PROBLEM REQUIREMENTS: Continue the write-up on PerceptionDLM's benchmark results, starting after its last line.

EXCERPT PROVIDED:
****************************************

Outperforms LLaDA-V on 15/16 benchmarks.
Excels in fine-grained visual perception (MMVP, BLINK, RealWorldQA, CV-Bench-2D) vs. AR models Qwen2.5-VL and InternVL3.
Gap remains on complex reasoning (MMMU, MathVista); paper notes diffusion models' arbitrary-order parallel decoding limits reasoning, so autoregressive-order decoding was used for math evaluations.

Region Captioning Benchmarks

Table 2: ParaDLC-Bench and DLC-Bench results

Method	Size	ParaDLC-Bench Pos (%)	Neg (%)	Avg (%)	TPF	Time (s)	DLC-Bench Avg (%)
GPT-5.2	–	38.0	71.0	55.2	–	–	39.4
Gemini-2.5-Pro	–	39.7	73.3	57.5	–	–	47.9
PixelRefer	7B	40.8	78.7	60.5	1	718	68.3
DAM	3B	48.1	87.2	69.2	1	326	67.3
GAR	8B	49.0	87.6	69.5	1	479	67.8
LLaDA-V	8B	24.1	46.3	35.2	1∗	3241	24.6
SDAR-VL	8B	30.2	28.8	31.3	1∗	945	28.8
Dream-VL	7B	29.7	28.6	30.4	1∗	446	24.7
PerceptionDLM (Ours)	8B	42.3	82.4	62.4	2.9	276	53.1

ParaDLC-Bench Avg: 62.4% – nearly doubling prior diffusion VLMs (LLaDA-V 35.2%, SDAR-VL 31.3%).
TPF (Tokens Per Forward): 2.9 vs. 1.0 for all baselines, indicating effective parallelism.
Total inference time: 276 seconds (vs. 479s for GAR, 718s for PixelRefer) — substantial speed advantage.
On DLC-Bench (single mask), still outperforms all diffusion baselines with 53.1% avg.

****************************************

Collected data:
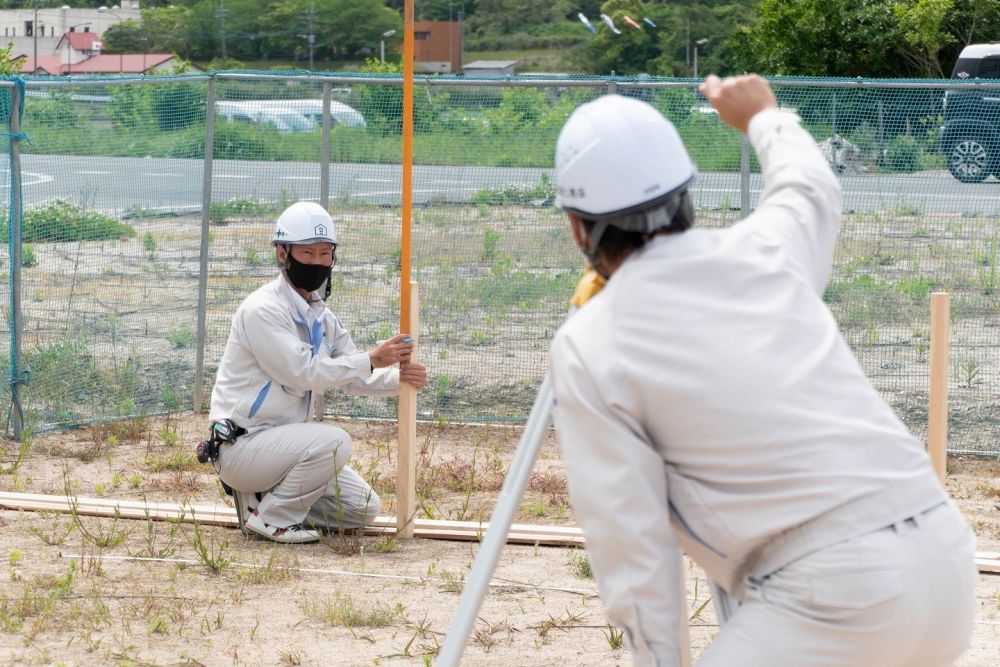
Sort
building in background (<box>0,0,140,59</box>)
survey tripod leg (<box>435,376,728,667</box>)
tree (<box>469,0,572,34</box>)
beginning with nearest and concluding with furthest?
survey tripod leg (<box>435,376,728,667</box>)
building in background (<box>0,0,140,59</box>)
tree (<box>469,0,572,34</box>)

****************************************

EXERCISE ANSWER:
Efficiency Analysis

Throughput vs. Region Quantity (Figure 1b): PerceptionDLM achieves near-linear TPS growth with stable per-image latency (~2.9s). GAR-8B shows constant TPS and linearly increasing latency.
Throughput Scaling at Constant Workload (Figure 1c): With 4 masks per image, fully parallelized PerceptionDLM achieves 3.44× throughput improvement over sequential processing (TPF=1), reducing single-image latency from 10.04s to 2.92s.

Theoretical and Practical Implications

Theoretical Implications: This work demonstrates that discrete diffusion language models can be effectively adapted for structured parallel generation tasks like multi-region perception. The combination of region prompting and structured attention masking provides a generalizable framework for mapping multiple inputs to multiple outputs in a single diffusion process, beyond captioning (e.g., referring expression comprehension, visual grounding).
Practical Implications: For real-world applications requiring dense scene understanding (autonomous driving, robotics, accessibility), PerceptionDLM offers significant inference speed improvements without sacrificing caption quality. The ability to process multiple regions in parallel reduces both latency and computational overhead, making it feasible to scale up perception density. The open-source release of models, code, and datasets (ParaDLC-Bench, ParaCaption-5.7M) lowers the barrier for further research.
Limitations: The reasoning gap on complex mathematical benchmarks suggests that arbitrary-order parallel decoding inherently limits chain-of-thought reasoning. The paper identifies this as a key future direction, proposing reinforcement learning (RL) as a potential solution (inspired by DeepSeek-R1). Additionally, current accuracy on ParaDLC-Bench (62.4% avg) is still below AR region-specific models (~69%), indicating room for improvement in multi-region disentanglement.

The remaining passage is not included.